Буду я кувала на зелені сосні,
Закля мі вершочек на бучку виросте.

Вместе с песней подкралась и всецело завладела его сознанием заманчивая мысль: «Бежать! Бежать из этого болота! От вшей, от капралов и вахмистров, от смерти».

Решение сложилось само собой: он сдастся русским в плен, предъявит документ Международного товарищества Красного Креста и, таким образом, получит возможность оказаться в нейтральной Швейцарии, а там включится в борьбу за правду и справедливость.
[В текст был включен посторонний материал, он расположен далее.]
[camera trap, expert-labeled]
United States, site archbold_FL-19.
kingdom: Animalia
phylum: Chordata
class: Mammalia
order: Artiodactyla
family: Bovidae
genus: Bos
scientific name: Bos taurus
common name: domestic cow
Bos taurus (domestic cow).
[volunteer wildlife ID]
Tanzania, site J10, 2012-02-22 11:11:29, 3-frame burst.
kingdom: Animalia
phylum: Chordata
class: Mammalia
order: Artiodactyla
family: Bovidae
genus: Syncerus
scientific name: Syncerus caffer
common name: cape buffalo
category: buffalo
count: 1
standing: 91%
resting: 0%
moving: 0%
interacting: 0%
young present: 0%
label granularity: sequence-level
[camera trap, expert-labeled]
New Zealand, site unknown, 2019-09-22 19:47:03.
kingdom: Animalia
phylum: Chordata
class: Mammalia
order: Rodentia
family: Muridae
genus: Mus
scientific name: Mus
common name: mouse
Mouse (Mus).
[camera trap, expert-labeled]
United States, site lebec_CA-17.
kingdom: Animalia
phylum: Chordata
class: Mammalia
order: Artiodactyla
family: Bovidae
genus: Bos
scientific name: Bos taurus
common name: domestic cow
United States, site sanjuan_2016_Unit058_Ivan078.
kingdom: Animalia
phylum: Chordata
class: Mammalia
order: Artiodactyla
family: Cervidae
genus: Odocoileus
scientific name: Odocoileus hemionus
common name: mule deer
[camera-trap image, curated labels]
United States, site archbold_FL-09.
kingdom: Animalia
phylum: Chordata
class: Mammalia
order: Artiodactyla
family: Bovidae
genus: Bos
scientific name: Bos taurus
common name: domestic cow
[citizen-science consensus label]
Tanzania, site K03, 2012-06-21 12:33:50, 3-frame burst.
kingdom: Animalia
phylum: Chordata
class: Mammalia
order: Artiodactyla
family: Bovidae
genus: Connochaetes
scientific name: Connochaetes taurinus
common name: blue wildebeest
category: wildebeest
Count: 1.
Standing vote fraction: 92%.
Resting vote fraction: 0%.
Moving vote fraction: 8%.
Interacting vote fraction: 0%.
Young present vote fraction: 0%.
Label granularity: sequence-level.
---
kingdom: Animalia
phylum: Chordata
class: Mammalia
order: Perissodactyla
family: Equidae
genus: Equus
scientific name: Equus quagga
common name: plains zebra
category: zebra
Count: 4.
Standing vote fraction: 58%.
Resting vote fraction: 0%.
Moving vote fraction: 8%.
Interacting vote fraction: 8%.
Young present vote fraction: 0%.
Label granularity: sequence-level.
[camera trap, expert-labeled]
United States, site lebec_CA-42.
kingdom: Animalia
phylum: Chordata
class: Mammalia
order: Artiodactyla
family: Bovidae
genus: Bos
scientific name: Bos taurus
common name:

Солдат ввел Щербу в низенькую, тесную землянку, скупо освещенную плошкой, стоявшей на столике, рядом с телефонным аппаратом. Чугунная печурка меж двумя топчанами дышала теплом, создавая видимость уютного человеческого обиталища, пусть примитивного, пещерного, но все-таки обиталища, по которому за полгода так истосковался Щерба.

— Добрый вечер добрым людям, — поздоровался он словами из святочной колядки.

— Добрый вечер, — ответил солдат за всех, поскольку оба офицера за столиком даже не подняли головы от шахматной доски.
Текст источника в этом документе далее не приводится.